**Given instruction A:** Transcribe the stretch from "During the CFP 300, a" through "CF-poll during the CFP 300." in the passage on contention-free polling.
**Given instruction B:** Extend the passage on contention-free polling by writing the next part, starting after its final sentence.

**Source document:**
-------

During the CFP 300, a station is permitted to transmit only when
receiving a poll frame from the AP. The polling list contains all
stations that are permitted to send frames during the CFP 300. The
stations can be on the polling list when they are associated with
the AP. Association request includes a field indicating whether the
station can respond to the CF-poll during the CFP 300.
[0037] Generally, all data transmissions are separated by the SIFS
360 during the CFP 300. If the PC fails to receive any response
from the station after waiting for a PIFS interval, then the PC
transmits the poll frame to the next station in the polling list so
that the PC can maintain control over the medium. Since the AP in
FIG. 3 sends the poll frame to a third station but fails to receive
a response, the AP waits for one PIFS interval and continues to
transmit the poll frame to a fourth station. Use of PIFS ensures
that the AP maintains access to the medium.
[0038] During the CFP 300, the AP and stations are able to use
various types of frames. Since time is an invaluable factor during
the CFP 300, the AP and stations can combine acknowledgement (ACK),
poll, and data frames into a single frame for transmission in order
to improve the efficiency in transmission. By way of example, a
single frame in combination with an ACK frame sent by a station to
the station that has transmitted the previous frame, a poll frame
polling the station on the polling list for transmission of
buffered data, and a send frame sending its own data to the polled
station, to produce a single combined frame. The following types of
frames are used during the CFP 300. A standard data frame refers to
a frame containing data to be transmitted. An ACK frame is sent by
an AP or a station to acknowledge receipt of data. A poll frame is
transmitted by the AP to grant a station on the polling list a
license to transmit a single buffered frame. In this case, if there
is a frame for the station, the AP uses Data+Poll (D1+poll) frame
390.

-------

**Recorded information:**
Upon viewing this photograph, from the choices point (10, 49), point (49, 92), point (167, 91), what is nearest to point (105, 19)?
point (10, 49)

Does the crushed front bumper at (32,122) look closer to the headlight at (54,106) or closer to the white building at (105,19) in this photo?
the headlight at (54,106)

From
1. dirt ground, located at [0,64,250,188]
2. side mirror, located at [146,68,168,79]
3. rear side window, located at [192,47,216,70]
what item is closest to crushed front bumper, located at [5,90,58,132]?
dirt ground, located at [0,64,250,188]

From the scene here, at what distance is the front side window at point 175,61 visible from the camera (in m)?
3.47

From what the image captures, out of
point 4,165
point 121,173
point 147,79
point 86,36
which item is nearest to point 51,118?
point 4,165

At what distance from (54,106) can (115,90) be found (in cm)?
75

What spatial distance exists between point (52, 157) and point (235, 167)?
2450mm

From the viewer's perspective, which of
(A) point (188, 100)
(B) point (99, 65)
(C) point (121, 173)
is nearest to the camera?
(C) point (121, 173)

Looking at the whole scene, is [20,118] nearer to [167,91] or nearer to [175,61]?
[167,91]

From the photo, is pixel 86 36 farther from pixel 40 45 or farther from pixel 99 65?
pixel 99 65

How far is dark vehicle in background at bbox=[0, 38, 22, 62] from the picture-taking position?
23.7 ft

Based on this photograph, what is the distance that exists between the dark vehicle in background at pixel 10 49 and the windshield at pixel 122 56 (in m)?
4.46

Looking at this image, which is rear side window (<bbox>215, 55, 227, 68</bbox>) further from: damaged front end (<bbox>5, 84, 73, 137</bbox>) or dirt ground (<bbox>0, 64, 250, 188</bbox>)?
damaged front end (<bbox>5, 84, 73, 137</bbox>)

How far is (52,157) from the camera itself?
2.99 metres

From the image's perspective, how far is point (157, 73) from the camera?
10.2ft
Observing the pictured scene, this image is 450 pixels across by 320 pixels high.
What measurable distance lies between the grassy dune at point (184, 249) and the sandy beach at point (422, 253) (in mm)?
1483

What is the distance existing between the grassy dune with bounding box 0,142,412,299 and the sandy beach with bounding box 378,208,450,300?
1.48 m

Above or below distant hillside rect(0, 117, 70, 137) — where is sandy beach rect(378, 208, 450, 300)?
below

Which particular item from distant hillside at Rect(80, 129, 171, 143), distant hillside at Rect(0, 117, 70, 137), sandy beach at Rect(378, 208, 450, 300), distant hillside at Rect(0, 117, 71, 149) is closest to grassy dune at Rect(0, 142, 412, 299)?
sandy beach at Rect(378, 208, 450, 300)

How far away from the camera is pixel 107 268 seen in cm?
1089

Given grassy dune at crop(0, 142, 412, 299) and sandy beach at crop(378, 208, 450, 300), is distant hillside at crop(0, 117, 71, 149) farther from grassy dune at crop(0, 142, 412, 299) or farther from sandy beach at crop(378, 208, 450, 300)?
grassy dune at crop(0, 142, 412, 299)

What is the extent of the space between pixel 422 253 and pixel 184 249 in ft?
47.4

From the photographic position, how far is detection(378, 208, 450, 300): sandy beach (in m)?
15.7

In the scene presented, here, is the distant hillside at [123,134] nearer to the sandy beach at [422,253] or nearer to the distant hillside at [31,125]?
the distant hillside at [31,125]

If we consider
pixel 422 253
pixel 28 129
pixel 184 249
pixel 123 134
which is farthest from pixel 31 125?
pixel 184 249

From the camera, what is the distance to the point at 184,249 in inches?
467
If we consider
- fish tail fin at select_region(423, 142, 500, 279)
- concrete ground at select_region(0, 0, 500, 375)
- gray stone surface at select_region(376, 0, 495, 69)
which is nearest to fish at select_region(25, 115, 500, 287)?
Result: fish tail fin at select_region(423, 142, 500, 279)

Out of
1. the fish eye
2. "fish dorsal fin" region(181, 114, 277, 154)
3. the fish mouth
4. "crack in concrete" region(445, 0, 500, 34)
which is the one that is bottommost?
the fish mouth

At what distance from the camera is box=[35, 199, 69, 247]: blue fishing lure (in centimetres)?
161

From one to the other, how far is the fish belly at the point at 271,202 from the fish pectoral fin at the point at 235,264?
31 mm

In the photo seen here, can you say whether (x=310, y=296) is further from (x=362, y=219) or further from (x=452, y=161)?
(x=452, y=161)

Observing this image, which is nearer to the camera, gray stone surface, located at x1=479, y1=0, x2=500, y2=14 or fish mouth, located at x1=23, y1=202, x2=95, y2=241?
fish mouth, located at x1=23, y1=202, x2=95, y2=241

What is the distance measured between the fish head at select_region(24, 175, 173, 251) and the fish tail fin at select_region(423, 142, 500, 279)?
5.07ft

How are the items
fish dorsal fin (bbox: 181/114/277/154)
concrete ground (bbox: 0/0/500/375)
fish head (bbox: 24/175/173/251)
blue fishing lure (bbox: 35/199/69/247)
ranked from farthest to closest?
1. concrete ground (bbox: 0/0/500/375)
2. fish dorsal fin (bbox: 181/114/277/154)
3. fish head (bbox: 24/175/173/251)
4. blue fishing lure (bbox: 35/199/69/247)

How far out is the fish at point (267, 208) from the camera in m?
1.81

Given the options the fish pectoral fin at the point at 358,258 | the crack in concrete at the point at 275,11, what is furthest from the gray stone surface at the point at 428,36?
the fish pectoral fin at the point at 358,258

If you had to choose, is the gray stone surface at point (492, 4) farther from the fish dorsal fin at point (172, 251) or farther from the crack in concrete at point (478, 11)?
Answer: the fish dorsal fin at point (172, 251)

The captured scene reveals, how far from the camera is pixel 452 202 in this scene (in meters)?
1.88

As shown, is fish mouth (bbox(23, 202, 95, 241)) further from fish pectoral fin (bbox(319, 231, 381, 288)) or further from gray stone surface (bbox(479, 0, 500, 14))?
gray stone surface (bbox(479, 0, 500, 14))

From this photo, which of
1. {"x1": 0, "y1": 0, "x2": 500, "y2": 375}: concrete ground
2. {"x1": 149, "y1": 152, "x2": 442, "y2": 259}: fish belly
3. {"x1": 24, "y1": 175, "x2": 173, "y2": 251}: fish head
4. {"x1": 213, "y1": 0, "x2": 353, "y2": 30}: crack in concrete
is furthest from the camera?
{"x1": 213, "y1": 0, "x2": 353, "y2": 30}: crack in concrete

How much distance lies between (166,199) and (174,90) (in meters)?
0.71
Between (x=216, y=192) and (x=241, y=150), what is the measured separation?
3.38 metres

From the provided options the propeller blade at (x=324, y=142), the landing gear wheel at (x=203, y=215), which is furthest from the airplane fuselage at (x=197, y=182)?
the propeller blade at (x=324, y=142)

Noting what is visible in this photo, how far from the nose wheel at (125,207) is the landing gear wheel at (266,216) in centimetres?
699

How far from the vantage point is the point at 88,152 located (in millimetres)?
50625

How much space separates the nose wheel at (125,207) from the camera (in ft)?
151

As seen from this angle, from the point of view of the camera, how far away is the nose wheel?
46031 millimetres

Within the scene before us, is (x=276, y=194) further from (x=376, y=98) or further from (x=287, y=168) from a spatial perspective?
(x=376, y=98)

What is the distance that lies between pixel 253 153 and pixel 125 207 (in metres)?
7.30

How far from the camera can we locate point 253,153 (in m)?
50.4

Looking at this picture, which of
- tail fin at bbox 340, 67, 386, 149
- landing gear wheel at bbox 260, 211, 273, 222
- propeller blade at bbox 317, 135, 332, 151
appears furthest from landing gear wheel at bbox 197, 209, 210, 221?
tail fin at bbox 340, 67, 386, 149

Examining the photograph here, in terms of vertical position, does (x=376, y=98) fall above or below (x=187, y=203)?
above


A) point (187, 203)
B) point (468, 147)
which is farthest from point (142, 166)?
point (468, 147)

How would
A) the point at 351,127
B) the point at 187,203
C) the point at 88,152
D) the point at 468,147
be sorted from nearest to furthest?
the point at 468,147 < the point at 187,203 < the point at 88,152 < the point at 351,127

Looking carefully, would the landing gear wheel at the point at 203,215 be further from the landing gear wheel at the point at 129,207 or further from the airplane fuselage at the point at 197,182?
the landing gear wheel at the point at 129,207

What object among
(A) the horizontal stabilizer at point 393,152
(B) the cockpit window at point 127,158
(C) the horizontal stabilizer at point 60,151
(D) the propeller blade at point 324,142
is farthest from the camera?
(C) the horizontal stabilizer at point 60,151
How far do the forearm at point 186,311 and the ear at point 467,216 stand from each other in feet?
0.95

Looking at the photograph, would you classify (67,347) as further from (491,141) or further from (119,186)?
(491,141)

-------

**Exercise response A:**
During the CFP 300, a station is permitted to transmit only when
receiving a poll frame from the AP. The polling list contains all
stations that are permitted to send frames during the CFP 300. The
stations can be on the polling list when they are associated with
the AP. Association request includes a field indicating whether the
station can respond to the CF-poll during the CFP 300.

**Exercise response B:**
[0039] Data+ACK (U1+ack) frame 392 is a combination of ACK and data
frames. While the data is transmitted to a receiver of the frame,
the ACK is sent to the station that has transmitted the previous
frame. This type of frame 392 can be sent by both AP and
stations.
[0040] The D1+poll frame 390 is transmitted by the AP in the
infrastructure network during the CFP 300 to transmit data to a
station on the polling list and to authorize the polled station to
transmit a frame waiting to be sent. Since the data in the frame
body is directed toward the receivers of the poll, data
transmission and polling are not separated by the two different
receivers.
[0041] An ACK+Poll frame is used to acknowledge receipt of the last
frame transmitted by a client of the AP and to request transmission
of a buffered frame from the next station on the polling list. In
this case, ACK is transmitted to all stations associated with the
AP whereas the frame is sent to the next station on the polling
list. During the CFP 300, only the AP uses this type of frame.
[0042] A Data+ACK+Poll (D3+ack+poll) frame 394 is used to transmit
data, poll, and ACK frames combined in a single frame for maximum
efficiency. The data and poll are transmitted to the same station,
but the ACK is returned to the station that has transmitted the
previous frame. The D3+ack+poll frame 394 is used by the AP in the
infrastructure network during the CFP 300.
[0043] A CF-End (CF-End) frame 396 terminates the CFP 300 and
returns the medium control to a contention-based DCF mechanism. The
PC is able to suspend the contention free services before the end
of CF_Max_Duration 340 using the CF-End frame 396. This decision
can be made based on the size of a polling list, the amount of
traffic, and other factors that the AP considers to be important.
Although operations between the AP and stations described above
have been performed in a PCF mode, which is one of the wireless LAN
communication methods. The stations are also able to operate
according to the same mechanism in wireless LAN communications
using a DCF mode.
[0044] FIG. 4 is a flowchart showing a process for determining
whether to apply a piggyback between an AP and stations in a PCF
mode according to an exemplary embodiment of the invention.
[0045] To determine whether to apply a piggyback in the PCF mode,
the AP and stations use information about a station to which a
frame is to be sent. In this case, the AP and stations may use
information that indicates whether to send a frame successively to
the same station or that indicates how frequent collisions have
been in the previous frame transfer to the target station. As shown
in FIG. 4, in step S400, adaptive piggyback is determined based on
whether to send a frame successively to the same station, as
included in information about the target station. The process of
determining whether to apply a piggyback ends when the frame is not
successively sent to the same station.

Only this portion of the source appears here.